- Given instruction
Look below for the line containing "From the paper". Output it and each remaining line of the entries exactly, and nothing else.

- Records supplied
┌──

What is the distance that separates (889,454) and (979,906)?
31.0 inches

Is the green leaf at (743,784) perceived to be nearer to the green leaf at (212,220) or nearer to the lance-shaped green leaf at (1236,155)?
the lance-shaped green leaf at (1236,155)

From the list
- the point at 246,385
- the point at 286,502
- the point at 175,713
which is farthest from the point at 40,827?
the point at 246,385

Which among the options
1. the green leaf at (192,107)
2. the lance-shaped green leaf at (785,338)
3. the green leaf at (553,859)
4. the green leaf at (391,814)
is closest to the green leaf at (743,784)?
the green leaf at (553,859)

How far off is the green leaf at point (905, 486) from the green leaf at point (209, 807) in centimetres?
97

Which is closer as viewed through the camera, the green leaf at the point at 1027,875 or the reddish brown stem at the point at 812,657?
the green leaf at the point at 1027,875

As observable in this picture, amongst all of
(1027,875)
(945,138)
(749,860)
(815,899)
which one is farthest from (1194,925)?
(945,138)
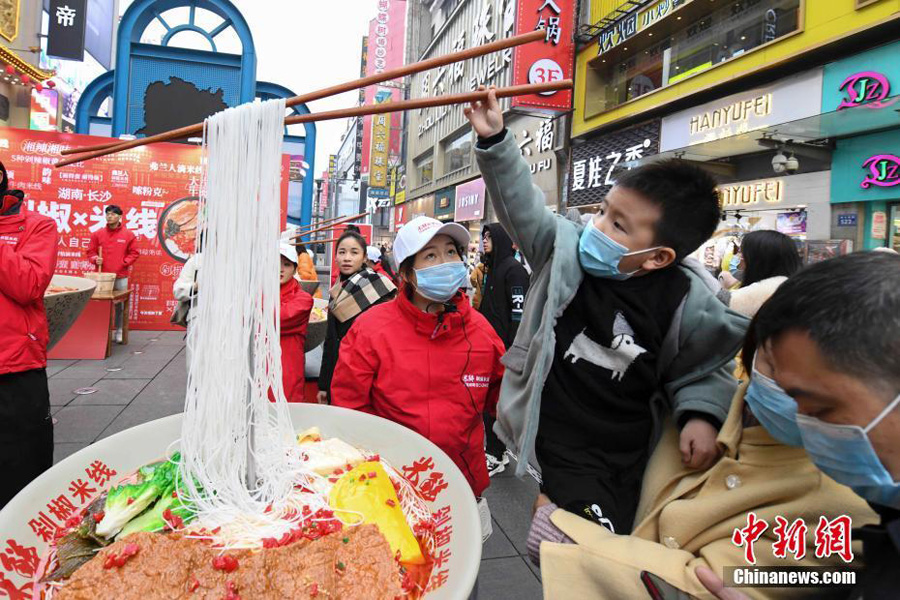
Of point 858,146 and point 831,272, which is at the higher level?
point 858,146

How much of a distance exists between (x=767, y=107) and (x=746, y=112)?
388 mm

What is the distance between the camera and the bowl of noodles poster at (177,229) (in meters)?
8.50

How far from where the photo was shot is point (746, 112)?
925cm

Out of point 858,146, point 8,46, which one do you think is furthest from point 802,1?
point 8,46

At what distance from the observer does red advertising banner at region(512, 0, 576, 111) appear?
508 inches

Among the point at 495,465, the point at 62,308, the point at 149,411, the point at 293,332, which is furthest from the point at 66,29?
the point at 495,465

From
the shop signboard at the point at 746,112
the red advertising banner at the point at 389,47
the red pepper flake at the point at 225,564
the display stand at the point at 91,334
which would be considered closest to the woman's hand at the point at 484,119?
the red pepper flake at the point at 225,564

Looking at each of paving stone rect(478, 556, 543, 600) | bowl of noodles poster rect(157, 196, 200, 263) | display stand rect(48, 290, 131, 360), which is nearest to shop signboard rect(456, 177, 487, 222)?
bowl of noodles poster rect(157, 196, 200, 263)

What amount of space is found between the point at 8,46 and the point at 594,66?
14.5m

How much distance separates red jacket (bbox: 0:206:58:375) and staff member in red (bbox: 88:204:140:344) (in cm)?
602

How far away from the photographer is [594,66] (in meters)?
13.9

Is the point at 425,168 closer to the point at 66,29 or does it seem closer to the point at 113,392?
the point at 66,29

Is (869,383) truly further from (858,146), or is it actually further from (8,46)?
(8,46)

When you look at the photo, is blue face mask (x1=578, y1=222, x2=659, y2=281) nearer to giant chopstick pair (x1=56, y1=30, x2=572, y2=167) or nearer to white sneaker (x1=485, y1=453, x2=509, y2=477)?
giant chopstick pair (x1=56, y1=30, x2=572, y2=167)
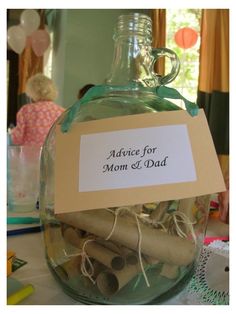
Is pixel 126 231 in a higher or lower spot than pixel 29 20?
lower

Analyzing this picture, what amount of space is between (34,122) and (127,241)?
1867 millimetres

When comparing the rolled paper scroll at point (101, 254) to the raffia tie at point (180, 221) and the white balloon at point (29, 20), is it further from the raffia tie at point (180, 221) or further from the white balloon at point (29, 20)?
the white balloon at point (29, 20)

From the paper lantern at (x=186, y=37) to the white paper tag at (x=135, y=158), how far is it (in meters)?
2.71

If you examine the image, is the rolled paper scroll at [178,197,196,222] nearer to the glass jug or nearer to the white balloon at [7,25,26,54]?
the glass jug

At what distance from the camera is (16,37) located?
3035 mm

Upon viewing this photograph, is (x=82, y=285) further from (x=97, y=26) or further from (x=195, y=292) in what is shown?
(x=97, y=26)

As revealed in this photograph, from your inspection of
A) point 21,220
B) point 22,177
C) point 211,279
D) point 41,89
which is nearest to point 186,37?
point 41,89

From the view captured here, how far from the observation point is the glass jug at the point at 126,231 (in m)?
0.31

└──

- Expected output
From the paper lantern at (x=186, y=37) to the white paper tag at (x=135, y=158), how far is it (in meters)?
2.71

If you examine the image, is the rolled paper scroll at [178,197,196,222] nearer to the glass jug or nearer to the white balloon at [7,25,26,54]?
the glass jug

At what distance from the camera is (16,37) located?
3035 mm

Upon viewing this photograph, is (x=82, y=285) further from (x=97, y=26) or further from (x=195, y=292) in what is shown?
(x=97, y=26)

As revealed in this photograph, from your inspection of
A) point 21,220
B) point 22,177
C) point 211,279
D) point 41,89
which is nearest to point 186,37?
point 41,89

From the view captured here, how far from the observation point is the glass jug at the point at 126,231 (in m)?
0.31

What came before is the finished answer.